═══ ページ本文 ═══

では上手な絵とはどんな絵だろう。実物そっくりに描ければ上手と言っていいだろうか。その場合漫画やライトノベルの挿絵は実物がないので「上手/下手」の文脈で語る事は相応しくないだろうか。高値が付く絵が上手な絵か、それとも人の心に訴える絵が上手な絵か。同じ程度の絵を10分で描ければ上手で、半年かかってしまうのは下手だろうか。

人によって解釈は変わるが、この文書に於いては「上手=願った通りの絵を描き出せる事」と定義する。願った通りの絵が描けていなくてもその絵が評価される事はあるし、逆もある。また、詳細は後述するが絵描きは願った通りの絵ではないのに”そう願っていた”ように錯覚する事が多々ある為、この評価軸は主観的過ぎるという謗りを受ける可能性も高い。だが、20年近く細々と絵を描いて暮らしてきた今、私はそれだけが絵描きの生きるよすがになり得るただ一つの物だと思っている。

ここには現時点で手が届く範囲という条件付きで「下手な絵を描いてしまう理由」と「願った絵を見失わずに済む方法」を書き留めたが、それはいずれ自身が成長する事が出来れば不要になるか間違いが見えるかする儚い文書である。ましてや他人にとっては理解出来ないかとっくにクリアしたかそもそも見ている世界が違う可能性の方が遙かに高いので、ここから先の文章を読む益は殆ど保証出来ない。

それでもいいか、という奇特な人だけにこの文書を読んで頂ければ幸いである。

═══

## 課題の指示
次の(a)〜(c)が上の本文の内容と合っているかどうかを、それぞれ「はい」か「いいえ」で答え、判断の決め手となる本文の語句をそのまま引用して添えてください。(a) この文書では「上手」を、願った通りの絵を描き出せる事と定義している。(b) 書き手は、ここから先の文章を読む益を保証している。(c) 書き手は、30年以上絵を描いて暮らしてきたと述べている。

═══ 抽出データ ═══

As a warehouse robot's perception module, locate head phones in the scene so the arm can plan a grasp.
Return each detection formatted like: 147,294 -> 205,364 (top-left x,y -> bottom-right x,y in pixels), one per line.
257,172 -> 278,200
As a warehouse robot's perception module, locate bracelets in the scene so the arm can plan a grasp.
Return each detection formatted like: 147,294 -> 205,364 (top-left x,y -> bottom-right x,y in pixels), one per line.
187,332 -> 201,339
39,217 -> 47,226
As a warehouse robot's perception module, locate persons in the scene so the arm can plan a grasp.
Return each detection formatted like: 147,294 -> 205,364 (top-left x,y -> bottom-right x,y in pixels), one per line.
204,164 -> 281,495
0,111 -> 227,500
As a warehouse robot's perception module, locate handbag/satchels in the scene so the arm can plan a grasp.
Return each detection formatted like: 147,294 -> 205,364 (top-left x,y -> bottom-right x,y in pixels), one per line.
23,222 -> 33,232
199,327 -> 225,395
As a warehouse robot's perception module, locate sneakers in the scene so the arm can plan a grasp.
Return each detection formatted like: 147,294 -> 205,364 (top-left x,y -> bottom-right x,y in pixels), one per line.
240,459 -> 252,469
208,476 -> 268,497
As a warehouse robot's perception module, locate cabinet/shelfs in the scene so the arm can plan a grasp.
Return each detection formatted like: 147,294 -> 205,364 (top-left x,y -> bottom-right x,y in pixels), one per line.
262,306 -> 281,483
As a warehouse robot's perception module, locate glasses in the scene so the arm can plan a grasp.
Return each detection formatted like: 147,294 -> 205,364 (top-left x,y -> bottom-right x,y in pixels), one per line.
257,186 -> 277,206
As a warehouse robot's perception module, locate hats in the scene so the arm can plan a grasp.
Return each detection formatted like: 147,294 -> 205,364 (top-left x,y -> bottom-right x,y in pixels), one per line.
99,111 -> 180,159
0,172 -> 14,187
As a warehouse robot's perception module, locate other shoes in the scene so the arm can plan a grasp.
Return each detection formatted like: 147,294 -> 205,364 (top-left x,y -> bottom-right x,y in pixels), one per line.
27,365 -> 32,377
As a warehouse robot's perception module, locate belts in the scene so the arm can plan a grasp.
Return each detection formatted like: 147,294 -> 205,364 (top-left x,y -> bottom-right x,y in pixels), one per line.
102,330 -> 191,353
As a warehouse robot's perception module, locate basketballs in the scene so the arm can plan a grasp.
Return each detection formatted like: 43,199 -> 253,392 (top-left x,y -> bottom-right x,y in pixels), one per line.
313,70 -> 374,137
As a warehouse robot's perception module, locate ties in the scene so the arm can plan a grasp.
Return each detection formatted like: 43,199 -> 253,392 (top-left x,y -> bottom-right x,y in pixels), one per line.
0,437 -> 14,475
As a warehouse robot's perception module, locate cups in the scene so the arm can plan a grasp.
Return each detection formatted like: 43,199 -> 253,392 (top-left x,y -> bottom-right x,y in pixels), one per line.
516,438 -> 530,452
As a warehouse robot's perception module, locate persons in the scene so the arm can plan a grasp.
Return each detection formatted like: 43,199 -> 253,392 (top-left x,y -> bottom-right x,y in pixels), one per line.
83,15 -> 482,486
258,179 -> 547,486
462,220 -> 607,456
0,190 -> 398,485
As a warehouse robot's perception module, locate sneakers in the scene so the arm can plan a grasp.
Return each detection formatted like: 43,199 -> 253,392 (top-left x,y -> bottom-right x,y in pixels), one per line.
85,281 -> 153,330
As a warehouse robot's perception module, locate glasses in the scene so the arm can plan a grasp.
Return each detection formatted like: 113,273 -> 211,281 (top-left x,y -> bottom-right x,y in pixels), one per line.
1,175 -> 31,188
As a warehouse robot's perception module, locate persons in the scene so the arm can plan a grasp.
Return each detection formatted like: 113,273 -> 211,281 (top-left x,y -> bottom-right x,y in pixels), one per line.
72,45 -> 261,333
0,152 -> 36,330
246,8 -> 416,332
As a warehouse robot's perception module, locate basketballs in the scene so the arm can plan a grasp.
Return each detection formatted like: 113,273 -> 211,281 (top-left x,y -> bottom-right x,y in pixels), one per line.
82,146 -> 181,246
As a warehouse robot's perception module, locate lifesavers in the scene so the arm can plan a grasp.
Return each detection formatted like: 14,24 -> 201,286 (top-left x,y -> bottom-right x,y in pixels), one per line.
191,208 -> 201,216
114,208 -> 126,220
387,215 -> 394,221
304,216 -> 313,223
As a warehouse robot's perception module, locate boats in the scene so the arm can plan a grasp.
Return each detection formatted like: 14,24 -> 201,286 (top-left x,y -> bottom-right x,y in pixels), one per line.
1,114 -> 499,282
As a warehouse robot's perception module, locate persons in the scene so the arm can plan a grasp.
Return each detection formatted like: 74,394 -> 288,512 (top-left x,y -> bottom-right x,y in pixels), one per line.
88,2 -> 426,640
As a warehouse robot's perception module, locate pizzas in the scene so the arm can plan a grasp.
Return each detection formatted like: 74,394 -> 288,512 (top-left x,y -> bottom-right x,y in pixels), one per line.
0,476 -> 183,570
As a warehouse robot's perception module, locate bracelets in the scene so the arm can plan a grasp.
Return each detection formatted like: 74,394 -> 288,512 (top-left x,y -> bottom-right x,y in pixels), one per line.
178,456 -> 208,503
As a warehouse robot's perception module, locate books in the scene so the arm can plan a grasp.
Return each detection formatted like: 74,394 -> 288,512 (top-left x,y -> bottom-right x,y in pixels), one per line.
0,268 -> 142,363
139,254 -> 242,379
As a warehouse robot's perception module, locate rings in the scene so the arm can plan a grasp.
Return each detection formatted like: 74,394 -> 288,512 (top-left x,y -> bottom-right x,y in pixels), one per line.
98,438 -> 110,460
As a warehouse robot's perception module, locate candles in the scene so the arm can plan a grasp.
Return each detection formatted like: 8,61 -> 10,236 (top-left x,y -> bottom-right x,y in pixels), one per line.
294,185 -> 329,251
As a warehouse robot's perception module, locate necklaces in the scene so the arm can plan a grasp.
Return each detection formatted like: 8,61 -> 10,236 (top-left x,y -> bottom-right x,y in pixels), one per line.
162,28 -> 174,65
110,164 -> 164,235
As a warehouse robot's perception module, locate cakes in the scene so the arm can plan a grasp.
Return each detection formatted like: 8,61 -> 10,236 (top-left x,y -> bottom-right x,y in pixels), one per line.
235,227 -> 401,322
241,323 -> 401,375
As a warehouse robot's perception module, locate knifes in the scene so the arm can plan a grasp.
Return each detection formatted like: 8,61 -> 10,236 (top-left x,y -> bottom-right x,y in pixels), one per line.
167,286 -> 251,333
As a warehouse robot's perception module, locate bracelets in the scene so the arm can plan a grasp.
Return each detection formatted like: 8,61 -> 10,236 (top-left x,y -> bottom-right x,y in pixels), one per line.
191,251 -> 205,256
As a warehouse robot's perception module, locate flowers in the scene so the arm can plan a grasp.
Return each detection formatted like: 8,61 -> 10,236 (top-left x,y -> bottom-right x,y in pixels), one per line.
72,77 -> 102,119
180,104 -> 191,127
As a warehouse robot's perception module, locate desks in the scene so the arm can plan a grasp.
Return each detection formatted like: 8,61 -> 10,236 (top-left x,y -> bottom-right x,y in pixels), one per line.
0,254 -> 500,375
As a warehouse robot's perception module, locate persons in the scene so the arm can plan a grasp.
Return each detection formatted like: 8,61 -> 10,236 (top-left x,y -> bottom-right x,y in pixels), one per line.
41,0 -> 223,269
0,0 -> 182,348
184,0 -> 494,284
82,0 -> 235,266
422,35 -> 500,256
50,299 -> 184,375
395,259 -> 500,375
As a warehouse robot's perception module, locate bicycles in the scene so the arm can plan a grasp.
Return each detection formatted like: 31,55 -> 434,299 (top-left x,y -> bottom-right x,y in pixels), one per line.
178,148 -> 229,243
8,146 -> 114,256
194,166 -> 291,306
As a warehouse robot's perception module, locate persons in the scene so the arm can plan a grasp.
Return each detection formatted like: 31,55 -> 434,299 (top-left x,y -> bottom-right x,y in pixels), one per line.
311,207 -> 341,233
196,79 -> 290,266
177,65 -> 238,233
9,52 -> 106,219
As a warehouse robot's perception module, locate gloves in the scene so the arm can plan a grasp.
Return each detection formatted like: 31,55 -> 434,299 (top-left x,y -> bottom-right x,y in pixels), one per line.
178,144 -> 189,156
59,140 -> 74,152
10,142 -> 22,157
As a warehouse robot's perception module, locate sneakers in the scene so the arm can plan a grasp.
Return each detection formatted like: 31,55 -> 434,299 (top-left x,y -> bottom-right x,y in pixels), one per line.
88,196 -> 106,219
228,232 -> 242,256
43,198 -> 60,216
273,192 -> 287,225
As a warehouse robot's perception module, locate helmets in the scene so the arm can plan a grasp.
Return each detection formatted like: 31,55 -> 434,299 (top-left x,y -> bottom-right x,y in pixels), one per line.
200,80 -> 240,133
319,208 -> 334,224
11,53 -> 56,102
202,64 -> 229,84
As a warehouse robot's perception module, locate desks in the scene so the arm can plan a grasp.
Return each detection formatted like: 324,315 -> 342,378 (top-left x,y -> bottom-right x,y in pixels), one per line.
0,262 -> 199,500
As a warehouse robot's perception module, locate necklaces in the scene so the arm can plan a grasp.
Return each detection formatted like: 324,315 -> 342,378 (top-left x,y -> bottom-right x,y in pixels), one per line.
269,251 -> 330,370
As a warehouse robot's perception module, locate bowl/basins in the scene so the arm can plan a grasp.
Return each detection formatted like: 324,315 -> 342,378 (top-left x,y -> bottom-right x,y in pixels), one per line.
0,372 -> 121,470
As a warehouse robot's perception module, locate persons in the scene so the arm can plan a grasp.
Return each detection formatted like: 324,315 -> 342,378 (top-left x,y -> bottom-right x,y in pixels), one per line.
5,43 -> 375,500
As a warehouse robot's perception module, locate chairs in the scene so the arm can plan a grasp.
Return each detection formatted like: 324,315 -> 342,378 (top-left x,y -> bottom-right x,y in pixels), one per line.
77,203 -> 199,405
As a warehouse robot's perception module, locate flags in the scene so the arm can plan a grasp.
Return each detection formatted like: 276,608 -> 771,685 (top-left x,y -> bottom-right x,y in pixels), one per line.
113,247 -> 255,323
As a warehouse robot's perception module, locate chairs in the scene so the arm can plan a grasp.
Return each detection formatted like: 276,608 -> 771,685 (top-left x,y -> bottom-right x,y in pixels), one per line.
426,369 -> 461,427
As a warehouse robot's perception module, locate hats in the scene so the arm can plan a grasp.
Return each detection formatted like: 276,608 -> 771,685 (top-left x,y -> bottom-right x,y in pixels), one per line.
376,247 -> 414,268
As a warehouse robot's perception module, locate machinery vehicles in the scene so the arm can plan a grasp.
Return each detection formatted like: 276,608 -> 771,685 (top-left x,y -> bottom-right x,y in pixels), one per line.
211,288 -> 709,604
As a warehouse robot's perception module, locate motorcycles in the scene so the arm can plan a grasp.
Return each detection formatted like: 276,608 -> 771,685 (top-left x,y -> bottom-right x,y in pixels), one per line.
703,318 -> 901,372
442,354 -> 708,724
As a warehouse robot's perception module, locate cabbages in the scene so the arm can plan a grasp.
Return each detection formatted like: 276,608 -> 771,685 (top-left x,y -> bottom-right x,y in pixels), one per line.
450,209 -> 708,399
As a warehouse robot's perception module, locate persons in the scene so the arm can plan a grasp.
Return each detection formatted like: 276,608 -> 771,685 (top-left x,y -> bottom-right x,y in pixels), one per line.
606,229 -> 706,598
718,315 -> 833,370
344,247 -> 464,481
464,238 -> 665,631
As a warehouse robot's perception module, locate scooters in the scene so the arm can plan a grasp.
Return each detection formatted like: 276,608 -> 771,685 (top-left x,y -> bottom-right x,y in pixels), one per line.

═══

## 課題の結果
(a) はい。『この文書に於いては「上手=願った通りの絵を描き出せる事」と定義する』
(b) いいえ。「ここから先の文章を読む益は殆ど保証出来ない」
(c) いいえ。「20年近く細々と絵を描いて暮らしてきた」